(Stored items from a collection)
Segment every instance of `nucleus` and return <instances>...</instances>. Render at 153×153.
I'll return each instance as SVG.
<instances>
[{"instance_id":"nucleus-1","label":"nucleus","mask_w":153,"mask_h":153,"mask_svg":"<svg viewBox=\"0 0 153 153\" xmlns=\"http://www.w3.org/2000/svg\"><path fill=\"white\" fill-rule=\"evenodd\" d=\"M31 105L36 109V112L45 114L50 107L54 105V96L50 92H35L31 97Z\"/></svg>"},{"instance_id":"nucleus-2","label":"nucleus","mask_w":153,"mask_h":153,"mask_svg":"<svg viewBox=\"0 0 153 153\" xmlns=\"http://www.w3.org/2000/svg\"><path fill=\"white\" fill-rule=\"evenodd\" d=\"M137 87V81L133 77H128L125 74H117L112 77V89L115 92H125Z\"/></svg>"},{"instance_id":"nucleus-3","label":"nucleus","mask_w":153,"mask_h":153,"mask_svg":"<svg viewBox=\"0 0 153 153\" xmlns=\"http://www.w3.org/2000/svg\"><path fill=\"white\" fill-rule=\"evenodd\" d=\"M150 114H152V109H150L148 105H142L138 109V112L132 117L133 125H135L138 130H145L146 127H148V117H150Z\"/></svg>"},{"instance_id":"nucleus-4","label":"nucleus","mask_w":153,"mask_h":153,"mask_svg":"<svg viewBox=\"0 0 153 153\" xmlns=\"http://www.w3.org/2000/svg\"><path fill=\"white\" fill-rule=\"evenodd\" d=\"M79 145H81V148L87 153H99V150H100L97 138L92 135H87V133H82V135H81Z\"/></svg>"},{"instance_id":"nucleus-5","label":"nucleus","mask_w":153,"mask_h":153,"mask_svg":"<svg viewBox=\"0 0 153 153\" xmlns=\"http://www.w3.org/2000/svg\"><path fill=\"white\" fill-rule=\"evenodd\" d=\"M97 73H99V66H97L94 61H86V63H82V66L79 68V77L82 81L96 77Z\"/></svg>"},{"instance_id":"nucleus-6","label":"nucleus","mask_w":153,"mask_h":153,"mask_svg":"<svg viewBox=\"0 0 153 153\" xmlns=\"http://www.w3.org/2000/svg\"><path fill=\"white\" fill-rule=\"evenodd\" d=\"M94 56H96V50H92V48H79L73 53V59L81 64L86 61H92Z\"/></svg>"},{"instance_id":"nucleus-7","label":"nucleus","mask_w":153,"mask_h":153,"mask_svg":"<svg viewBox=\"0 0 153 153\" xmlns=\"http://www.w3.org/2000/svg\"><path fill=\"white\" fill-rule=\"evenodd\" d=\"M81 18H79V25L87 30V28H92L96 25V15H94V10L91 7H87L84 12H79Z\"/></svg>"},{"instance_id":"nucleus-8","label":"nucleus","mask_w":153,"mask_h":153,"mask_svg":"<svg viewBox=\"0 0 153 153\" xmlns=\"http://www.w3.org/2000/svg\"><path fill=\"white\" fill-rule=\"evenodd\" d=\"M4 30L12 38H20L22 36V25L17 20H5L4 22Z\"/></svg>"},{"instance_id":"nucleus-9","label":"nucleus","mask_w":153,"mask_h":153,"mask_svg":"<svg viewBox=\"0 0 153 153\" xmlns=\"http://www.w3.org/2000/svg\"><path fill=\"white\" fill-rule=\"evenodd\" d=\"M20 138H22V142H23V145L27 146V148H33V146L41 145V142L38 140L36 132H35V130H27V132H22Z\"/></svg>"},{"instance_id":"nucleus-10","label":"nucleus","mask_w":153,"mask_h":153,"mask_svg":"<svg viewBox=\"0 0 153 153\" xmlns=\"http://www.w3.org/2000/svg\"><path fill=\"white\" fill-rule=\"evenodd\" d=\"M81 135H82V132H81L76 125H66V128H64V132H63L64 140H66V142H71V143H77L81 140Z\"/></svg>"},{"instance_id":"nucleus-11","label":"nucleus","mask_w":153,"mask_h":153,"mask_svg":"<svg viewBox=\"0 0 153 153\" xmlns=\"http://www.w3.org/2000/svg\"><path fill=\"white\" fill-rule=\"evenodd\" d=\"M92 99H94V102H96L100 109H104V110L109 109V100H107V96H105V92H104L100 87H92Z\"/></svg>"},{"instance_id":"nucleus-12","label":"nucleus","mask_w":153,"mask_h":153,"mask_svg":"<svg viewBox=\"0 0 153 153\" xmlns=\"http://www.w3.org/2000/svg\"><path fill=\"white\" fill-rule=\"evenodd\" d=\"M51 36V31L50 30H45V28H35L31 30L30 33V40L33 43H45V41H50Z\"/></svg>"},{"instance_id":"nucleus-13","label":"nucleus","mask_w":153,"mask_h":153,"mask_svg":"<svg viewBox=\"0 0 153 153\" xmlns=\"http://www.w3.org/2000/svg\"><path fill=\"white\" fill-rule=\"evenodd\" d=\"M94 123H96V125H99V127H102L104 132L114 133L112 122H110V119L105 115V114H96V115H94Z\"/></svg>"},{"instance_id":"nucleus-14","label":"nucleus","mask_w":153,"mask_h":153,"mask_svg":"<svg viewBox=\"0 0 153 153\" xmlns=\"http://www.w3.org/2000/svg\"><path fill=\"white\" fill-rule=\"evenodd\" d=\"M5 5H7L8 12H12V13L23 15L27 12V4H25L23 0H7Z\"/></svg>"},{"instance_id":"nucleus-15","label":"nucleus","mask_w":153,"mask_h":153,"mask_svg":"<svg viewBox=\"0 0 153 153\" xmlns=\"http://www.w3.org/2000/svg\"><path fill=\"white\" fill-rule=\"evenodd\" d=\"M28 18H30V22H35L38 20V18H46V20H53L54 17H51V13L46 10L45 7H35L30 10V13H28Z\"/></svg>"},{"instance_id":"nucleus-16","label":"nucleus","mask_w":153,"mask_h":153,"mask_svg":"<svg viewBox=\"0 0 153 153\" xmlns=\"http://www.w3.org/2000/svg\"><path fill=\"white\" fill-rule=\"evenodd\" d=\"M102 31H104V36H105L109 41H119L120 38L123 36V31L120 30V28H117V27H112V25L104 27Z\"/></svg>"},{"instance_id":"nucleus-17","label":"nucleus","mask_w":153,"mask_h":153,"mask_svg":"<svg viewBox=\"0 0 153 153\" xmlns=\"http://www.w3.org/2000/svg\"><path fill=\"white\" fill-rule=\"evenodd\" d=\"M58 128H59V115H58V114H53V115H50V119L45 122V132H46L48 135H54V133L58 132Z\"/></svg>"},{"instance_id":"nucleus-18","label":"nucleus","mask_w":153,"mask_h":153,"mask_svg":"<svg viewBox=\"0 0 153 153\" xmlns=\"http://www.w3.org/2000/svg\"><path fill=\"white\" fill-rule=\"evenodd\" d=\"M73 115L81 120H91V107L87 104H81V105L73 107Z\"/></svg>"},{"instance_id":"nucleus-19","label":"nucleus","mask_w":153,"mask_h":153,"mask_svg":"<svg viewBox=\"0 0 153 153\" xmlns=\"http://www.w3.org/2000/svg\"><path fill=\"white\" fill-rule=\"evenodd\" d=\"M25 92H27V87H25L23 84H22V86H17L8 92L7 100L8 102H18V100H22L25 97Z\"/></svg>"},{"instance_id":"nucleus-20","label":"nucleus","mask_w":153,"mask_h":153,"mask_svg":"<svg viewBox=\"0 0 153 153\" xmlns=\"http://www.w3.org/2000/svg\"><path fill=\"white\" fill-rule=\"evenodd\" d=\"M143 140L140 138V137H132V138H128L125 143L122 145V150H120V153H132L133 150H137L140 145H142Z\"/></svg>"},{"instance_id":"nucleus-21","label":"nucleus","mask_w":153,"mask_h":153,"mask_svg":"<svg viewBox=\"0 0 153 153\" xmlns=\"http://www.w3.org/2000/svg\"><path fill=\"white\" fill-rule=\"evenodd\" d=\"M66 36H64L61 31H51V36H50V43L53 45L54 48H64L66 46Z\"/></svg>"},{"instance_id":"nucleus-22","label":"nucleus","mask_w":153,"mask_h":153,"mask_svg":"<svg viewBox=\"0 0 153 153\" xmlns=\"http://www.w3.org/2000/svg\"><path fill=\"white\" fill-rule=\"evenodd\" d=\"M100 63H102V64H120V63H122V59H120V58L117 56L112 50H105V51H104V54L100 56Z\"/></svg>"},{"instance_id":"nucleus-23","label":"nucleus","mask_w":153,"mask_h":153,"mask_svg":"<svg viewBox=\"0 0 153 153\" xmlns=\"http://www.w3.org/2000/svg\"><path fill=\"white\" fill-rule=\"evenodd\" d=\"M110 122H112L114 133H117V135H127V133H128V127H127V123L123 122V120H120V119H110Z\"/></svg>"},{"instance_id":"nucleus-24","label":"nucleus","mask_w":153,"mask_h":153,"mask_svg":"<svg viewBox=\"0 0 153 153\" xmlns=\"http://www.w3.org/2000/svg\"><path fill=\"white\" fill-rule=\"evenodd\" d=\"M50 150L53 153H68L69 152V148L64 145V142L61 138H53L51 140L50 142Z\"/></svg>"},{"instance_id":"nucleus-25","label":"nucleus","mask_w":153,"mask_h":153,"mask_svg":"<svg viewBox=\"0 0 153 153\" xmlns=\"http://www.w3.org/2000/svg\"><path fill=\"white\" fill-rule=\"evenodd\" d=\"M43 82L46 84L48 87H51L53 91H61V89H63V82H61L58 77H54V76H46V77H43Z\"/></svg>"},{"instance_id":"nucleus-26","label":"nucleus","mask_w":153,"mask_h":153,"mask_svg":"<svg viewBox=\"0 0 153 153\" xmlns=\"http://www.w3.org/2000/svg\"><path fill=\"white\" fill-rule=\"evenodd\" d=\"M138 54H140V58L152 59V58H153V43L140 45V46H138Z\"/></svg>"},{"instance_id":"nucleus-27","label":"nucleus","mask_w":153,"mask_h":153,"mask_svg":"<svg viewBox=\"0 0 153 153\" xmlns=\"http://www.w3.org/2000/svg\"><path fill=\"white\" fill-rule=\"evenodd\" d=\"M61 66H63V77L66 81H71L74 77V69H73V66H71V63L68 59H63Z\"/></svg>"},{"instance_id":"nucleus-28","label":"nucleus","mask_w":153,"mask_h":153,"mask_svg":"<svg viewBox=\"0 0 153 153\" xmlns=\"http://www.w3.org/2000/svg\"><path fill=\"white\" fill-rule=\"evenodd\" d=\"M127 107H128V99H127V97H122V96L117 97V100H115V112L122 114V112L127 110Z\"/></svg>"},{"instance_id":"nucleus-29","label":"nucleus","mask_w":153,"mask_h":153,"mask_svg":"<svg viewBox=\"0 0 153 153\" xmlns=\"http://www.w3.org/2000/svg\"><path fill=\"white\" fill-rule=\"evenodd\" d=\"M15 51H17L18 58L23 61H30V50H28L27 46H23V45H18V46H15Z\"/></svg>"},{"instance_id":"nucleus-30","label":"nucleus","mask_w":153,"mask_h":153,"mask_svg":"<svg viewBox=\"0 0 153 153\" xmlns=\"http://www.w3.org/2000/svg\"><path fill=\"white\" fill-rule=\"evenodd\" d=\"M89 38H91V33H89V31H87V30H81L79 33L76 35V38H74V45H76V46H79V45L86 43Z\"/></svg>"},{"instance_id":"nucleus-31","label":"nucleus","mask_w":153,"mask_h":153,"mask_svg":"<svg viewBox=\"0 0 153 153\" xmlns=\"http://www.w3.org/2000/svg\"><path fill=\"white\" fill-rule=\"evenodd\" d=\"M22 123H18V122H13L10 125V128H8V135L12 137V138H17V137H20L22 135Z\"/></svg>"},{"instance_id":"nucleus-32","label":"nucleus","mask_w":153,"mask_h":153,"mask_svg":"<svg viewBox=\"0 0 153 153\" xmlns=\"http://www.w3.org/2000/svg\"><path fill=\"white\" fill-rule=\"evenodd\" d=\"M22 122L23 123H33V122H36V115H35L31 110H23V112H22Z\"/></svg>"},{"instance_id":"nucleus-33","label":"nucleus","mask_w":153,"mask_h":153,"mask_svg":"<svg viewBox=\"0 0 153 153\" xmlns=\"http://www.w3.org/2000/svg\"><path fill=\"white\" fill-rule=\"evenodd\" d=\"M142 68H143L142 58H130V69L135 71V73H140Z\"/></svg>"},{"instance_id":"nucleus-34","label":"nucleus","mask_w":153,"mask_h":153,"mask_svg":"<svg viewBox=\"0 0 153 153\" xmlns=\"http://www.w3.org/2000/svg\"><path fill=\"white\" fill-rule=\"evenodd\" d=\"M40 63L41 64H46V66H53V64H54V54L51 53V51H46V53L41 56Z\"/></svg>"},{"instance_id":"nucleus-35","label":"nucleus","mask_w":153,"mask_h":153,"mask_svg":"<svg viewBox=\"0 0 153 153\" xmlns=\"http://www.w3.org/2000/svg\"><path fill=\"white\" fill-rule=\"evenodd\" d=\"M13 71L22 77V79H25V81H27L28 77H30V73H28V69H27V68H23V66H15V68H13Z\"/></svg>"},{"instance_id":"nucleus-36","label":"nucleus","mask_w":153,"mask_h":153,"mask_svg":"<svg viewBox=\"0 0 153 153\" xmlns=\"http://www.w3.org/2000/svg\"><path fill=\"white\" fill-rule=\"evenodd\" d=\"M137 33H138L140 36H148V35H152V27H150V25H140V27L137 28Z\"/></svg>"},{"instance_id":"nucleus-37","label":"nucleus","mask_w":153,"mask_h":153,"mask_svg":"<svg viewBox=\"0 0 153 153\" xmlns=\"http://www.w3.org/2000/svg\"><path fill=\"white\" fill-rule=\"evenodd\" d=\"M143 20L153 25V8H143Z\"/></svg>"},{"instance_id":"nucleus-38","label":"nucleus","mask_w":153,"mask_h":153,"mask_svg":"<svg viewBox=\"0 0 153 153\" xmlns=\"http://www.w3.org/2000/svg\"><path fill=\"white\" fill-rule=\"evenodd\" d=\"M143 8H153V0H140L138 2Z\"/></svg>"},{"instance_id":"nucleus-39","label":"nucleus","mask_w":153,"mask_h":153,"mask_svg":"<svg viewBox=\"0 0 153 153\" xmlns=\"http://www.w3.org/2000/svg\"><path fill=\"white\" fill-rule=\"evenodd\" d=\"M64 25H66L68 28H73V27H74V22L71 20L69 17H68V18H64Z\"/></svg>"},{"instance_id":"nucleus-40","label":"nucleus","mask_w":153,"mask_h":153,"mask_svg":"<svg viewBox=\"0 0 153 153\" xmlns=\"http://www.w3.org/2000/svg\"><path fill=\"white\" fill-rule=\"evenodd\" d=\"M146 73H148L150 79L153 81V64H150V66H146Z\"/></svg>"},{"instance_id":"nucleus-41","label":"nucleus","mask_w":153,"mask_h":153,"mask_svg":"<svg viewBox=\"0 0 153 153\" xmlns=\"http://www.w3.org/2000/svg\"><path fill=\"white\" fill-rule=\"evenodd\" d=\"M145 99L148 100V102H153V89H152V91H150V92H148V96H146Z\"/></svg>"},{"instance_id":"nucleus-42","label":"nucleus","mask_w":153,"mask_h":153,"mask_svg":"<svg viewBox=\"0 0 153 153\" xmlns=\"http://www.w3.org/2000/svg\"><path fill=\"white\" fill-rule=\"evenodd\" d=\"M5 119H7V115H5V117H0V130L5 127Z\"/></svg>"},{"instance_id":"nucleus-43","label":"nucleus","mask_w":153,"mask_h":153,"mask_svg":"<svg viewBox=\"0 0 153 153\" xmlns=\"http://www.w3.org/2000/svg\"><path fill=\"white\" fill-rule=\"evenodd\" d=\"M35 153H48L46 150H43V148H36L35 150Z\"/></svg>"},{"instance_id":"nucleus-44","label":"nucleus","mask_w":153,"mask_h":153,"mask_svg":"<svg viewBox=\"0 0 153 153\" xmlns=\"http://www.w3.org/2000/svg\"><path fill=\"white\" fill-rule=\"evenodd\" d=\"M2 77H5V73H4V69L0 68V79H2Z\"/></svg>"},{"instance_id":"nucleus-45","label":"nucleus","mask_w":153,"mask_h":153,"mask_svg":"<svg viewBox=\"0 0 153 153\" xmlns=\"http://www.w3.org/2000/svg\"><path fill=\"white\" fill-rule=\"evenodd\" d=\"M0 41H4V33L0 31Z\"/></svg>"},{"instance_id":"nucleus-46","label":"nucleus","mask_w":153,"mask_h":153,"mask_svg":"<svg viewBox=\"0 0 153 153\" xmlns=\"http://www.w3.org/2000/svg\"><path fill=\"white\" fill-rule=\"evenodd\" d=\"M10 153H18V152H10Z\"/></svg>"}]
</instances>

_Short problem_. Can you locate every line in the records that contains the string "instances" and copy each of those lines out in full? Case counts.

_Solution_.
Segment every instance of `nucleus` and return <instances>...</instances>. Render at 153×153.
<instances>
</instances>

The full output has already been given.